Tuesday, September 15, 2009
Rigging My Beavertail Skiff For Matlacha
The perfect flats boat doesn’t really exist, but for every angler there’s always one that comes close. Over the years I’ve owned five different skiffs, from a beat up Gheenoe to a top of the line Maverick Mirage. They’ve all had their merits but my current boat is the one that comes closest to being perfect for my type of fishing. Here’s a quick rundown of how I have it rigged.
For the last two years I’ve been guiding out of a Beavertail B-2, this is an eighteen foot skiff made in Avon, Minnesota, which is more than a thousand miles away from the nearest redfish. Beavertail, originally a duck hunting company, has almost perfected the technical poling skiff over the past five years. Since the majority of my anglers are looking to sight cast with fly rods, the five hundred pound B-2 is about as quiet and easy to pole as a flats boat can get. With a full tank of gas and two anglers it floats in only six inches of water, which is shallower than most redfish will ever swim.
I ordered the Beavertail to replace the older Maverick Mirage I was using down on Vieques, Puerto Rico. There were no boat ramps close to where I fished and the Maverick was too heavy to launch off the beach. With the Beavertail I could back right down on to the sand and have a five minute run to the island’s best bonefish flats and it would prove just as useful up here in Florida.
The B-2 that I bought was a very basic model with a side console, trim tabs, and not much else. I powered it with a fifty-horsepower Yamaha two-stroke outboard. I learned the hard way with my Maverick that owning anything other than a Yamaha outside of the Continental U.S. is asking for trouble. Almost every single boat you see bobbing around the Caribbean is sporting a Yamaha. They’re incredibly reliable and parts are available worldwide.
With only fifty horsepower, my B-2 is no rocket sled. It will hit thirty mph wide open, but I never needed to travel more than four or five miles to get to the fish on Vieques. I plan to eventually bump the power up to a four-stroke sixty for the longer runs that I need to make here around Pine Island.
After I shipped the Beavertail back to Florida I made a couple more additions that I think are must haves for this area. The first thing I added was a Garmin 440s. This full color GPS/Sonar unit comes loaded with charts and tide tables for the entire coastal U.S. and the Bahamas. Technology like this didn’t exist for small boats when I first started guiding and I really like marking the schools of baby tarpon I find way up in the local mangrove creeks.
The second thing I added was a trolling motor. It’s rare to see a small boat in this area without one but this is something I didn’t need it when I had the skiff sent to Vieques. Chasing bonefish by boat in shallow water and high winds requires someone on the poling platform at all times, and that person was always me.
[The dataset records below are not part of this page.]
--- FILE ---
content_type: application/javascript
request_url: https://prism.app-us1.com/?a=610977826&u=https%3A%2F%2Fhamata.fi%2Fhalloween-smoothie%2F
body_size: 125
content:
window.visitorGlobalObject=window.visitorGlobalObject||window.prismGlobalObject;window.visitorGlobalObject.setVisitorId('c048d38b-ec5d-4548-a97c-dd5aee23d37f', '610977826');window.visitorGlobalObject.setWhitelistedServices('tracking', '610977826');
If I wanted to catch a one on my day off I did it on foot. The flats up here around Pine Island are far more expansive and a trolling motor is a must for exploring new spots. The Beavertail’s light hull allowed me to rig it with a lower thrust and less costly unit. I chose a fifty-five pound thrust Minn Kota Riptide which only requires a single battery, saving me a lot of weight on the bow.
Another must have for this area is a shallow water anchor system. Just about every flats or bay boat in Southwest Florida now sports a Power Pole. This is one of the best inventions for boaters in the last twenty years, allowing you to stop and hold position in up to eight feet of water at the touch of a button. I don’t know anyone who owns a Power Pole and is not totally satisfied with it. Beavertail offers them as a factory installed option but I didn’t order it and wish I had. The $1500 cost was a serious issue at the time but it would have been money well spent.
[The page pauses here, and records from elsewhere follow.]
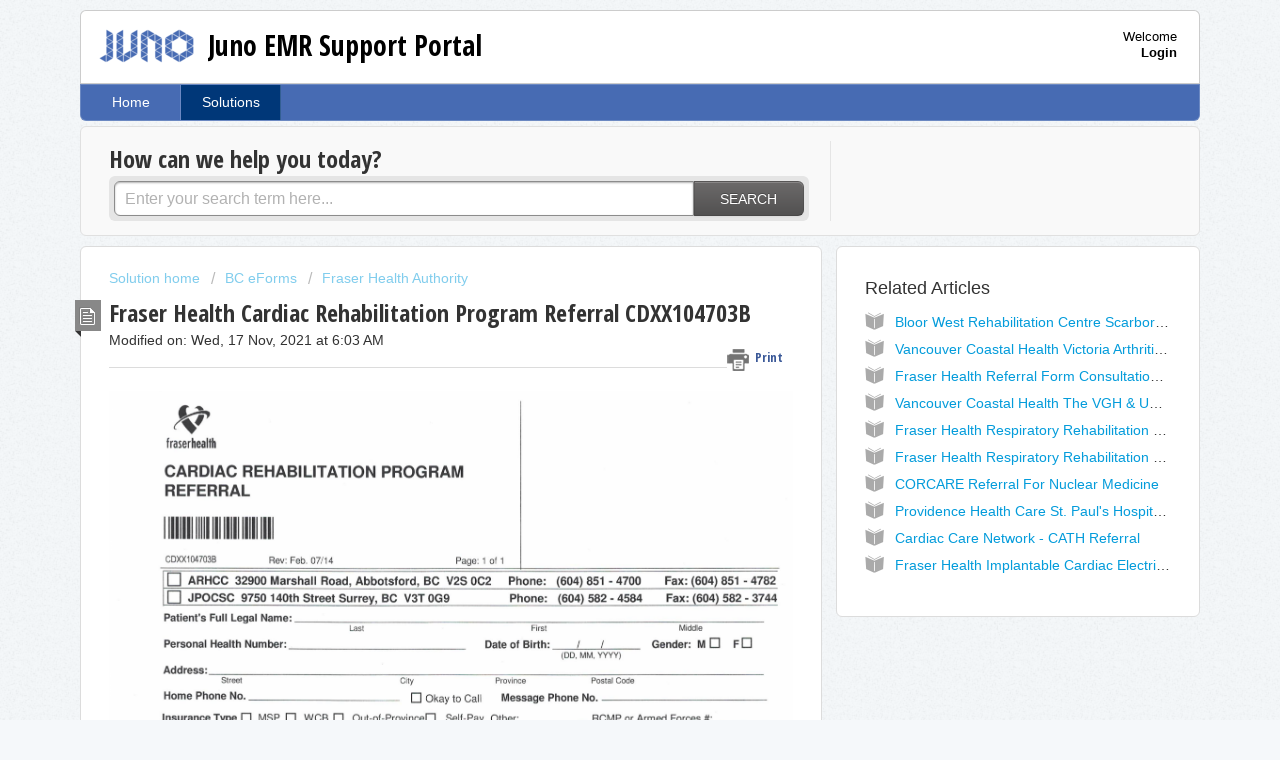

--- FILE ---
content_type: text/html; charset=utf-8
request_url: https://help.junoemr.com/en/support/search/articles/3000075771/related_articles?container=related_articles&limit=10
body_size: 327
content:
	<li>
		<div class="ellipsis">
			<a href="/support/solutions/articles/3000051743-bloor-west-rehabilitation-centre-scarborough-healthcare-centre-referral-form">Bloor West Rehabilitation Centre Scarborough Healthcare Centre Referral Form</a>
		</div>
	</li>
	<li>
		<div class="ellipsis">
			<a href="/support/solutions/articles/3000056251-vancouver-coastal-health-victoria-arthritis-centre-referral-for-treatment">Vancouver Coastal Health Victoria Arthritis Centre Referral For Treatment</a>
		</div>
	</li>
	<li>
		<div class="ellipsis">
			<a href="/support/solutions/articles/3000051259-fraser-health-referral-form-consultation-services-neuropsychology-home-health-parkholm-place">Fraser Health Referral Form Consultation Services: Neuropsychology Home Health Parkholm Place</a>
		</div>
	</li>
	<li>
		<div class="ellipsis">
			<a href="/support/solutions/articles/3000056261-vancouver-coastal-health-the-vgh-ubc-cardiovascular-clinic-vch-cardiac-function-clinic-referral-for">Vancouver Coastal Health The VGH &amp; UBC Cardiovascular Clinic VCH Cardiac Function Clinic Referral Form</a>
		</div>
	</li>
	<li>
		<div class="ellipsis">
			<a href="/support/solutions/articles/3000075802-fraser-health-respiratory-rehabilitation-referral-regional-rtxx105899a">Fraser Health Respiratory Rehabilitation Referral Regional RTXX105899A</a>
		</div>
	</li>
	<li>
		<div class="ellipsis">
			<a href="/support/solutions/articles/3000077600-fraser-health-respiratory-rehabilitation-and-lung-health-referral-rtxx105899b">Fraser Health Respiratory Rehabilitation and Lung Health Referral RTXX105899B</a>
		</div>
	</li>
	<li>
		<div class="ellipsis">
			<a href="/support/solutions/articles/3000051540-corcare-referral-for-nuclear-medicine">CORCARE Referral For Nuclear Medicine</a>
		</div>
	</li>
	<li>
		<div class="ellipsis">
			<a href="/support/solutions/articles/3000075697-providence-health-care-st-paul-s-hospital-healthy-heart-program-cardiac-rehabilitation-referral-form">Providence Health Care St. Paul&#39;s Hospital Healthy Heart Program Cardiac Rehabilitation Referral Form</a>
		</div>
	</li>
	<li>
		<div class="ellipsis">
			<a href="/support/solutions/articles/3000051735-cardiac-care-network-cath-referral">Cardiac Care Network - CATH Referral</a>
		</div>
	</li>
	<li>
		<div class="ellipsis">
			<a href="/support/solutions/articles/3000076063-fraser-health-implantable-cardiac-electrical-devices-referral-ppm-icd-crt-crt-p-crt-d-cardiac-s">Fraser Health Implantable Cardiac Electrical Devices Referral (PPM, ICD, CRT, CRT-P, CRT-D) Cardiac Services Program</a>
		</div>
	</li>
	<script type="text/javascript" nonce="PGiczowg/PzXlw023MyQbQ==">
		jQuery("#related_articles").css("display", "block");
	</script>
For now I use a Stick It Anchor Pin. This is an ingenious piece of hardware that I call the “Poor Man’s Power Pole.” The Stick It is a simple eight foot composite spike with a nylon lanyard and a T handle at the top. You simply shove it into the bottom and tie it off to the bow or stern. This holds a light skiff almost as well as a Power Pole but only costs $90. It’s an easy and indestructible alternative and also a great backup system for larger boats in the shallows. At some point, however, I will add an eight foot Power Pole to my Beavertail.
Finally, the one piece of gear on my boat that gets more use than any other is my graphite push pole. By my own rough estimate I’ve spent at least twelve thousand hours on a poling platform over the last fifteen years. That’s almost five hundred solid days with a push pole in my hands. I’ve owned only one model for the past ten years and that’s a twenty-one foot Stiffy Hybrid. These Texas made push poles are the best on the market and at $700 they’re not cheap. They are well worth the money. This is the one thing I consider indispensible on my boat and I wouldn’t consider using another model.
So that’s a quick rundown of how I’ve rigged my boat for fishing around Pine Island. I’m not endorsed by any company I mentioned above so these were my honest opinions. There are a lot of flats boats currently on the market similar to my Beavertail B-2. Most cost more and some cost less. The good news is that if you’re in the market for a very shallow running skiff and the all the gear to rig it for fishing Southwest Florida, you literally have a ton of choices. It’s a great time to hit the flats.